[Reading passage]
I’m visiting a friend in Tokyo. Heard of it? It’s a city of bewildering largeness. At a certain time of night, many of its busier avenues deploy lights that give off miles of aggressive glitter. I think they are to keep exhausted drivers from falling asleep, but I am not sure. My point is that the whole city shimmers at your feet, even when you are standing at street level. It is also the rainy season in Japan, and it is also as hot as the obsidian shores of hell.
I was just embarking on a full day of shopping for trompe l’oeil clothing when it hit me: a wall of moisture that infiltrated my hotel’s air conditioning perimeter. I withered, like an orchid. Sweat immediately began to pool in the deepest recesses of my being. Like an absolute fool, I had attempted easy breezy off-duty model beauty by mixing my foundation (Dior Backstage Face and Body in 2CR) with my moisturizer (Shiseido Ihada Medicated Emulsion)(!). But the fluffy Tokyo morning said I don’t think so, honey! And condensed every molecule of product into a medicated emulsion cascading off of my face.
Luckily, parts of the city have urbanized to the point where you can scurry underground like a little rat person and avoid the burning light of day — I was fortunate enough to be temporarily staying in one such part. Even so, the 10-minute walk from the train station to the trompe l’oeil clothing store absolutely soaked me. I adjusted my schedule right then and there: two hours of trompe l’oeil clothing shopping, four to seven hours of TBD air-conditioned activity museum movie etc, and at least two hours of building a suitable cosmetic defense against the elements. Let’s become as matte as climatically impossible!
Have you had enough descriptions of my sweat situation — or would you like more, filthy piggy? Are we ready to move on to talking about products, foul little dirt worm? I thought you’d never ask, because I’m dying to tell you! But first, I feel the need to wonder aloud if the culture isn’t slouching away from the “dewy,” “glazed,” and “wet” looks that have previously defined our beauty epoch and indeed paid my salary for several years. Then I realize, with some embarrassment, that we are nearly 400 words into this without any chemicals present. Time to rip and dip — the 95 degree-75 percent humidity-6,000 persons per square kilometer matte face routine!
First, I did make the brave decision to switch my moisturizer from a cream to a gel, and this seems to be working spectacularly. My cheeks drink VT Cosmetics Cica Cream right in, though it does have a fragrance that is almost antiseptically strong — online reviewers more generously praise the product’s “medicinal, herbal” scent, but to me, smells like it could cut through shower scum in one scrub. But it doesn’t bug my face, which is pretty sensitive, and it dries down to a perfectly nonsticky finish. I go over that with my Skin Aqua Tone Up sunscreen in the sickly green color, and I am primed and ready to be painted.

[Assignment 1] Reproduce the stretch of the Tokyo column from "First, I did" through "to be painted.".
[Assignment 2]
Using the Tokyo column, answer each question briefly.
(a) Which moisturizer did the writer mix with the foundation?
(b) How long is the walk from the train station to the trompe l'oeil clothing store?
(c) What color is the writer's Skin Aqua Tone Up sunscreen?
[Assignment 3] Render this sentence from the Tokyo column in Spanish: "Sweat immediately began to pool in the deepest recesses of my being."
The rows are separate material, unrelated to the Tokyo column.

[Extracted entries]
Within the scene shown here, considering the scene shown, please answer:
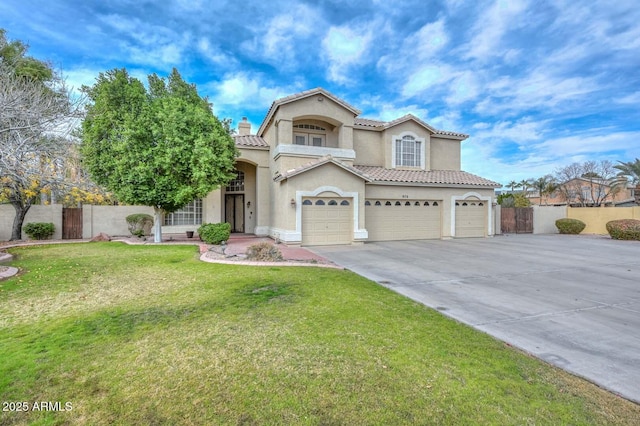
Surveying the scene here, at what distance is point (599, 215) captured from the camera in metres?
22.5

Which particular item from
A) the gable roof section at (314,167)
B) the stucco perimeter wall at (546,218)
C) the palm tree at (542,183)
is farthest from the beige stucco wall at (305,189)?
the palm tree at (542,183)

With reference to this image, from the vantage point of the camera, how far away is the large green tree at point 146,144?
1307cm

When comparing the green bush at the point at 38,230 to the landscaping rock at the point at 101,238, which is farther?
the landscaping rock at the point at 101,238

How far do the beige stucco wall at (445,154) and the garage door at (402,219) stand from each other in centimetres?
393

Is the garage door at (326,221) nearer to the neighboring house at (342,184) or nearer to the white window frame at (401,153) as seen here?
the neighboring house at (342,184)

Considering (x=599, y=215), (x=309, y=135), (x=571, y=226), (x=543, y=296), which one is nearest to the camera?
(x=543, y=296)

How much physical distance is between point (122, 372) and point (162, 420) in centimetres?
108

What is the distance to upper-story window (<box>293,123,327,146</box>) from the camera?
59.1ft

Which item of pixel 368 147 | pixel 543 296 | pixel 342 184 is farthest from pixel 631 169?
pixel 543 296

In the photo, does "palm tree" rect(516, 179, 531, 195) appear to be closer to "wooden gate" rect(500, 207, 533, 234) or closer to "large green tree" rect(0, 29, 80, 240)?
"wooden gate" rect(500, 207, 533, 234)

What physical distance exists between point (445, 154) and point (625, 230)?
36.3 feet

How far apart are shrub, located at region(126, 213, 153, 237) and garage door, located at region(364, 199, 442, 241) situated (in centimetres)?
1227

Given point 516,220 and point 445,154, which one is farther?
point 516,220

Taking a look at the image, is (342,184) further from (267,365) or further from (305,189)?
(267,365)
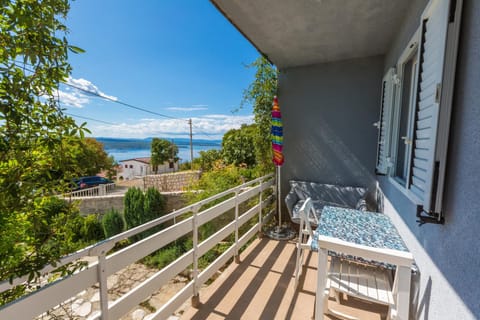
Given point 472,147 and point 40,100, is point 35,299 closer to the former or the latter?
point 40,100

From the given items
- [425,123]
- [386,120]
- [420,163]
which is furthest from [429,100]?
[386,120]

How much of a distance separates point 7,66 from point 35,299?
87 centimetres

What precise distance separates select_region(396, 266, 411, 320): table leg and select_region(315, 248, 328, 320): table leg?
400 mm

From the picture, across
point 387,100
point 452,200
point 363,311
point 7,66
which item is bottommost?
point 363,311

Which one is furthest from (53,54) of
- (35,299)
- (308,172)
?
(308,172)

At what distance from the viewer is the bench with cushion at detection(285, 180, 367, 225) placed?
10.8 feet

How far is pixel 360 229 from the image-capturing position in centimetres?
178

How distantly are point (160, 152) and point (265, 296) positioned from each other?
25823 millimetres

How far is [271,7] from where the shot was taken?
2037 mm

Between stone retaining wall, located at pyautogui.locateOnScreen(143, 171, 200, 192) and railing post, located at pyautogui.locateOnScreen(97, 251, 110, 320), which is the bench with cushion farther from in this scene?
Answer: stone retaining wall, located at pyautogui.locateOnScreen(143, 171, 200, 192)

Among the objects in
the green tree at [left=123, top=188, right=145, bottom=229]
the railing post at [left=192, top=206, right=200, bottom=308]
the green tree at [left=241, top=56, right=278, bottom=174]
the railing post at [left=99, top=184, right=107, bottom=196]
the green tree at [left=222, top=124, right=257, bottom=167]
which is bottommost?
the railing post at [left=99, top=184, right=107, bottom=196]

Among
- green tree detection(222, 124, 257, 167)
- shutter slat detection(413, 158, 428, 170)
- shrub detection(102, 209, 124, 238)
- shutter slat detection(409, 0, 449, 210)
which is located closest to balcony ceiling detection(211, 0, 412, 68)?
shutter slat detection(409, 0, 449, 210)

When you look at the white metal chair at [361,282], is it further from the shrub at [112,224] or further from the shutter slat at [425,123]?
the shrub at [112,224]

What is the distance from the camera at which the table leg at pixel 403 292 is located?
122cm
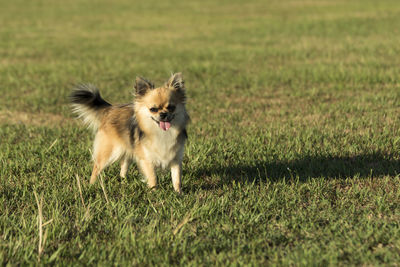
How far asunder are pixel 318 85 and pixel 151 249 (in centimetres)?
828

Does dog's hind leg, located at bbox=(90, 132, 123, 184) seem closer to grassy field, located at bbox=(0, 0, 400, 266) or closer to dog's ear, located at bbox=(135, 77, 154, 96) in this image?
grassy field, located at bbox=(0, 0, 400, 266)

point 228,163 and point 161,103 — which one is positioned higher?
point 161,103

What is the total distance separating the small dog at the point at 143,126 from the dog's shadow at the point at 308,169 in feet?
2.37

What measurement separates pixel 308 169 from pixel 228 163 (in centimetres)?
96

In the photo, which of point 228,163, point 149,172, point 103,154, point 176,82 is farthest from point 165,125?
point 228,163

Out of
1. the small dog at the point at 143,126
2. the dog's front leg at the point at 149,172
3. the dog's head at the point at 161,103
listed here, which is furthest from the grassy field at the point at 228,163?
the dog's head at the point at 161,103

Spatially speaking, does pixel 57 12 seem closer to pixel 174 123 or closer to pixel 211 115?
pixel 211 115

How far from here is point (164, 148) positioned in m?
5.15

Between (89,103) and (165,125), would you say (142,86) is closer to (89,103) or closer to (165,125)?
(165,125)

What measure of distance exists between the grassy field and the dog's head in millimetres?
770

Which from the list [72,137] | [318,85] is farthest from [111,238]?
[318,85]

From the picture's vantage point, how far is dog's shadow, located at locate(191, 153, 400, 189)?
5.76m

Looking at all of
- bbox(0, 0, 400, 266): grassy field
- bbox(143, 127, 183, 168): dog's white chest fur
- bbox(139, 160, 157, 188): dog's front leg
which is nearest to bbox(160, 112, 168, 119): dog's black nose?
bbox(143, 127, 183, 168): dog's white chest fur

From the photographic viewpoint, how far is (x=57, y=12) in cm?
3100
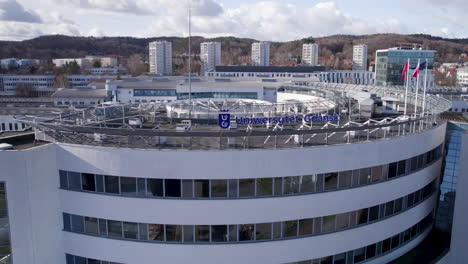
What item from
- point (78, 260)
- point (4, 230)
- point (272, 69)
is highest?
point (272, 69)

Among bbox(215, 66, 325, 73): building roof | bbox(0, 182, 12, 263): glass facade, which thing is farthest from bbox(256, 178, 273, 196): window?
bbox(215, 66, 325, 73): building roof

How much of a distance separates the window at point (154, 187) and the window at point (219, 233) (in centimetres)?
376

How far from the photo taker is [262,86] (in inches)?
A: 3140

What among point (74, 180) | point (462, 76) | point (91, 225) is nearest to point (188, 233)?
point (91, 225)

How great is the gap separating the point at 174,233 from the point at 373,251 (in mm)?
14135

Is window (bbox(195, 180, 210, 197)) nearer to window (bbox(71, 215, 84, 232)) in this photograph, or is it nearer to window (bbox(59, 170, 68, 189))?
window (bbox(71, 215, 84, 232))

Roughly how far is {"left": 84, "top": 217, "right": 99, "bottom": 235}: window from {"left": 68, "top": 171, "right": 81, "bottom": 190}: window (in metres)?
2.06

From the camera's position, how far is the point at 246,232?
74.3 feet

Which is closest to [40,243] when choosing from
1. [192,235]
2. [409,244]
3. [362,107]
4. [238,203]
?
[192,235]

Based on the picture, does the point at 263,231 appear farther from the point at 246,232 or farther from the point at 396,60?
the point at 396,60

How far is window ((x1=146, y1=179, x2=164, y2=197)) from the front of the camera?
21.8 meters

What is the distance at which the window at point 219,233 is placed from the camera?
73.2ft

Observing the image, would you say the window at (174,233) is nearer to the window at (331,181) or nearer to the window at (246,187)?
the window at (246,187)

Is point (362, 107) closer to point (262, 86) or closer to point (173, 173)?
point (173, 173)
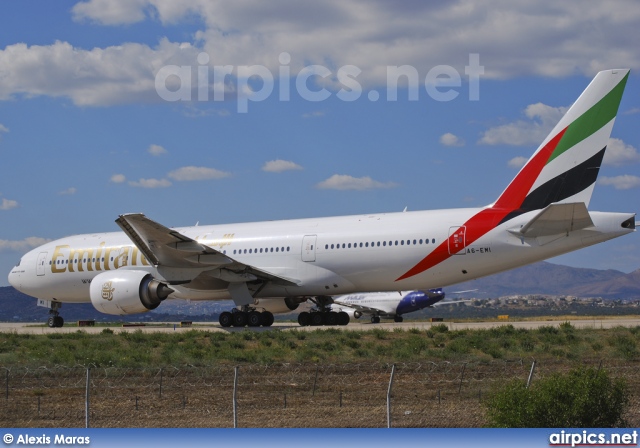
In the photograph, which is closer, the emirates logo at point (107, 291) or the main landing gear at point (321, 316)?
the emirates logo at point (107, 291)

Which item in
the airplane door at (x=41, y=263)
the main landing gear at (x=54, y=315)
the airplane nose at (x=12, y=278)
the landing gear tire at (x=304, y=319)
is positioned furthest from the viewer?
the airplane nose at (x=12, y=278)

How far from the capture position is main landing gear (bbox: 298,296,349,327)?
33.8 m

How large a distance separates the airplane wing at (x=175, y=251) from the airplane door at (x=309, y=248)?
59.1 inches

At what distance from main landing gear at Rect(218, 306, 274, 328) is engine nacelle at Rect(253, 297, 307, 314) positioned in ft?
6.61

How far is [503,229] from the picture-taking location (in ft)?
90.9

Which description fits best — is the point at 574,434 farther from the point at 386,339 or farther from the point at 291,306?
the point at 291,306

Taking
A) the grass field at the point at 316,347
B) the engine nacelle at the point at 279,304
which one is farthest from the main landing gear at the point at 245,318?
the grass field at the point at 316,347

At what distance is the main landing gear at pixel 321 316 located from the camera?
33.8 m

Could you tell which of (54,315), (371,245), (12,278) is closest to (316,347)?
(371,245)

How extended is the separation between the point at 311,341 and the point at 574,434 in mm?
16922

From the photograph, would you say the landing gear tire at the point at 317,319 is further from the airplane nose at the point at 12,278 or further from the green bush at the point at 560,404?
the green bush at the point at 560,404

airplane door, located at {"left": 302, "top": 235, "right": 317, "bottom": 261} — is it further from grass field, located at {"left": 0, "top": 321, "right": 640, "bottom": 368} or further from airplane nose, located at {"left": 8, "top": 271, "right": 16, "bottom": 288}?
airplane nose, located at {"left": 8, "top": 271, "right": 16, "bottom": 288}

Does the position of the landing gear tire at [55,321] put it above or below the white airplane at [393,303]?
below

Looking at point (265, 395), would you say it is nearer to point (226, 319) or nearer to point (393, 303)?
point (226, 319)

...

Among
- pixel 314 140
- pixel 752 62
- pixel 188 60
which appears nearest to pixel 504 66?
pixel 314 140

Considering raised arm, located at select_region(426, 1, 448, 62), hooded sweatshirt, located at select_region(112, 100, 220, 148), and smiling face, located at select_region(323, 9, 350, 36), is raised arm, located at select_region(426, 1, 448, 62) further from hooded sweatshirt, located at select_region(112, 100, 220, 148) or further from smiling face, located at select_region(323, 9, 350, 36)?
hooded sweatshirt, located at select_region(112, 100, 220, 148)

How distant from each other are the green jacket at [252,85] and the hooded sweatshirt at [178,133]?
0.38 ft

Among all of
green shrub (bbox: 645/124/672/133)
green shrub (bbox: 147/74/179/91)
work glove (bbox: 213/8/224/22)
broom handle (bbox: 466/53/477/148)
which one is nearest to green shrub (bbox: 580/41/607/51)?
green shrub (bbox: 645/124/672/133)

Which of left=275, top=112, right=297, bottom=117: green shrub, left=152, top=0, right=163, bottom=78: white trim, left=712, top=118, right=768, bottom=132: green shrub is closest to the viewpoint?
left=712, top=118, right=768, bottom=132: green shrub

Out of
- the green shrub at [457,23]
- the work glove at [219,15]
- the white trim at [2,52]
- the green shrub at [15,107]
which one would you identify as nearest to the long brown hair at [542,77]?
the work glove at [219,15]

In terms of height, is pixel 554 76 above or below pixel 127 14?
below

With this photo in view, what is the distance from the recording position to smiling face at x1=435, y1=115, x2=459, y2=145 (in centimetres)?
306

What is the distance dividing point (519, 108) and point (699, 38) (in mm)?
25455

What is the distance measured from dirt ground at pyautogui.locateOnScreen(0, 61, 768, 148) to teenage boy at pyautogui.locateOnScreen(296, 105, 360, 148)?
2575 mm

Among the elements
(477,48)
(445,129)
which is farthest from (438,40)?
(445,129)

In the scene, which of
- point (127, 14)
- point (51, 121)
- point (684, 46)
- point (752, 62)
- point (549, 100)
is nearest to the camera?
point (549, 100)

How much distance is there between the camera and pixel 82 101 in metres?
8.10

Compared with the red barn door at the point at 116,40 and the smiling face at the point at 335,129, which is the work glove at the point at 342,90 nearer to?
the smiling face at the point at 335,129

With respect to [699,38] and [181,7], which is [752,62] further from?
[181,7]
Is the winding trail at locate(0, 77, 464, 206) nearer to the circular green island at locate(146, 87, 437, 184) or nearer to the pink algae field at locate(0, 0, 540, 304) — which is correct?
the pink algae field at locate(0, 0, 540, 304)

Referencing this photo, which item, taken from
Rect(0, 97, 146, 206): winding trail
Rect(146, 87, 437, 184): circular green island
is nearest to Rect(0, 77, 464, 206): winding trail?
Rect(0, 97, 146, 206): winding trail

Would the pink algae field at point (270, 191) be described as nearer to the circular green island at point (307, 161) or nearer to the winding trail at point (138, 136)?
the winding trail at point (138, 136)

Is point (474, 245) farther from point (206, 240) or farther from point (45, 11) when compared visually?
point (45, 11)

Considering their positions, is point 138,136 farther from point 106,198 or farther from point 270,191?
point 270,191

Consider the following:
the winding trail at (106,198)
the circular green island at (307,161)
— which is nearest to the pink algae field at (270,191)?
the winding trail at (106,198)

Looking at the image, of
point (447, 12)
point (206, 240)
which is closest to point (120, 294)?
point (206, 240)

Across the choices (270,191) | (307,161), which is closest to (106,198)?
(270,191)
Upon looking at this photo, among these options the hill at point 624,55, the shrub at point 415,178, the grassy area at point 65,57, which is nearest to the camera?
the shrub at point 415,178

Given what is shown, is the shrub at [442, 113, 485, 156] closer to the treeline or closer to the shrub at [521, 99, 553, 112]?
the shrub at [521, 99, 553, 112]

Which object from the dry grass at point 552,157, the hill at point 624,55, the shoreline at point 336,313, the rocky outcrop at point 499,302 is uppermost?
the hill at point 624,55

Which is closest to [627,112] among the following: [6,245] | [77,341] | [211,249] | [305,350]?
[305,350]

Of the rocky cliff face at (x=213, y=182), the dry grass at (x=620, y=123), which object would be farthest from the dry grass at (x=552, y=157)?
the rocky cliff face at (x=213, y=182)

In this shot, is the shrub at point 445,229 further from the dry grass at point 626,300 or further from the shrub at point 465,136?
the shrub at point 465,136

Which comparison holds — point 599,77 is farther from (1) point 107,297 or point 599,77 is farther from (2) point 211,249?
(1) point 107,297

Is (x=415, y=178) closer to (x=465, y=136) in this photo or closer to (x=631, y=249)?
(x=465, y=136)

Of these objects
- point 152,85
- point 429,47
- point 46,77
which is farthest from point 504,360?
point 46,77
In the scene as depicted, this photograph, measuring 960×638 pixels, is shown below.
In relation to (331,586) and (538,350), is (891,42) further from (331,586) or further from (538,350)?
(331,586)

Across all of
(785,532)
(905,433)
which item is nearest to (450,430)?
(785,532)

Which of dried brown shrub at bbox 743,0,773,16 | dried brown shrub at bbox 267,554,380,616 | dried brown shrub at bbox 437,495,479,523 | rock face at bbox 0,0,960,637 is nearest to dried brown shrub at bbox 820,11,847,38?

...

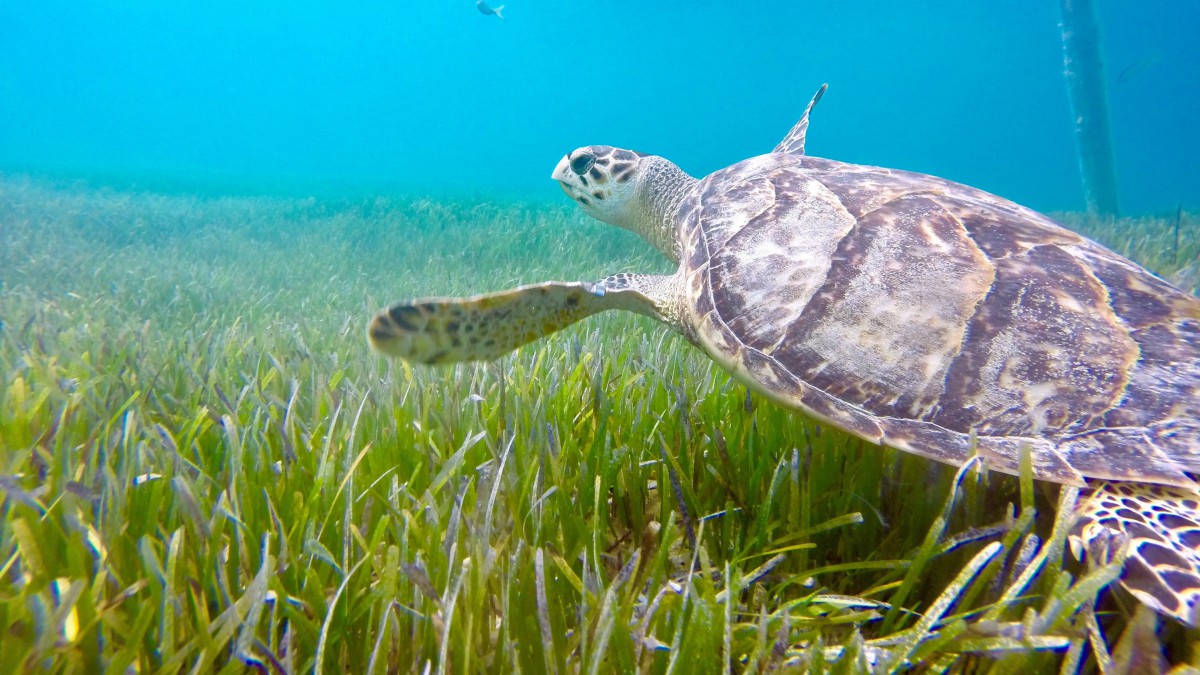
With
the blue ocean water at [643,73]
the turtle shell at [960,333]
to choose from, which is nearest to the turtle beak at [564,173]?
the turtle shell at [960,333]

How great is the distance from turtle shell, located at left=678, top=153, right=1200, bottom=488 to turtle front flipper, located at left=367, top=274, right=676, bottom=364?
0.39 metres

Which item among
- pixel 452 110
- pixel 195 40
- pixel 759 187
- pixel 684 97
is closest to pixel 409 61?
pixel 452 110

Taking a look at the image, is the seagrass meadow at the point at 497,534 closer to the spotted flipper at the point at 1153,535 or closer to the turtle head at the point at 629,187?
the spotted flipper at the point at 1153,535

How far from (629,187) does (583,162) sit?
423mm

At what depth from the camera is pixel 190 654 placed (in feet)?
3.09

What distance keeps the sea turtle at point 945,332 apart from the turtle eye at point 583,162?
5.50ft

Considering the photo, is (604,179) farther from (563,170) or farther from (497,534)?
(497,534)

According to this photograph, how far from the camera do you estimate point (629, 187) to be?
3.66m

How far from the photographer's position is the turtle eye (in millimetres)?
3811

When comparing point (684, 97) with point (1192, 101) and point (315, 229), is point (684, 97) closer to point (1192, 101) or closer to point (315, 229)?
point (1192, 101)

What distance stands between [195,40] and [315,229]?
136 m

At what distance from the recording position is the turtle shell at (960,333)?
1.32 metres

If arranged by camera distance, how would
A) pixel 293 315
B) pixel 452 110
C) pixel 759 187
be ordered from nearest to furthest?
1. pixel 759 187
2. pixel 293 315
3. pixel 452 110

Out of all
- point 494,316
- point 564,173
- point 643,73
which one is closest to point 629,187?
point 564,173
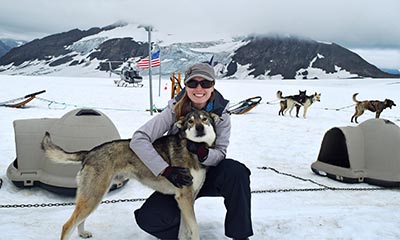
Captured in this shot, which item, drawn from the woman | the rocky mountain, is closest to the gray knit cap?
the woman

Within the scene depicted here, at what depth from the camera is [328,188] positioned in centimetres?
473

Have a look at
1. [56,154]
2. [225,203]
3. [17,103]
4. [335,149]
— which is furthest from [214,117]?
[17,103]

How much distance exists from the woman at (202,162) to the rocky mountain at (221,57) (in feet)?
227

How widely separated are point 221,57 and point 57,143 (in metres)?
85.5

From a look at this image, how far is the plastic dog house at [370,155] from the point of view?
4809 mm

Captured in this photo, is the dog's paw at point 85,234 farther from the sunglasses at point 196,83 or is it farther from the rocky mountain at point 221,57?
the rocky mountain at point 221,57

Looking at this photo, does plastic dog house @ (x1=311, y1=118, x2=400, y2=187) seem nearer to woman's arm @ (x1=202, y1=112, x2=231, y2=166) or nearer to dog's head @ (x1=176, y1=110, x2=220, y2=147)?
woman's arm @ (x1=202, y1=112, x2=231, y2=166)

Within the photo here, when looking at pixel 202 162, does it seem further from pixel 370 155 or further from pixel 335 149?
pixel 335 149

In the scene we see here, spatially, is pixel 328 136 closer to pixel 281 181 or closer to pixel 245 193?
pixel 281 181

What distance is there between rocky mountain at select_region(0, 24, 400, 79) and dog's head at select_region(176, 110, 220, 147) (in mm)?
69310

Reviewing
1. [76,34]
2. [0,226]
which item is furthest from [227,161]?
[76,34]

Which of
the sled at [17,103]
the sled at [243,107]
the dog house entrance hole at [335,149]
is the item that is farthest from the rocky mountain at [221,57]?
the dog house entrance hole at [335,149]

[Answer space 1]
First, I did make the brave decision to switch my moisturizer from a cream to a gel, and this seems to be working spectacularly. My cheeks drink VT Cosmetics Cica Cream right in, though it does have a fragrance that is almost antiseptically strong — online reviewers more generously praise the product’s “medicinal, herbal” scent, but to me, smells like it could cut through shower scum in one scrub. But it doesn’t bug my face, which is pretty sensitive, and it dries down to a perfectly nonsticky finish. I go over that with my Skin Aqua Tone Up sunscreen in the sickly green color, and I am primed and ready to be painted.

[Answer space 2]
(a) Shiseido Ihada Medicated Emulsion
(b) 10 minutes
(c) Sickly green

[Answer space 3] El sudor comenzó de inmediato a acumularse en los rincones más profundos de mi ser.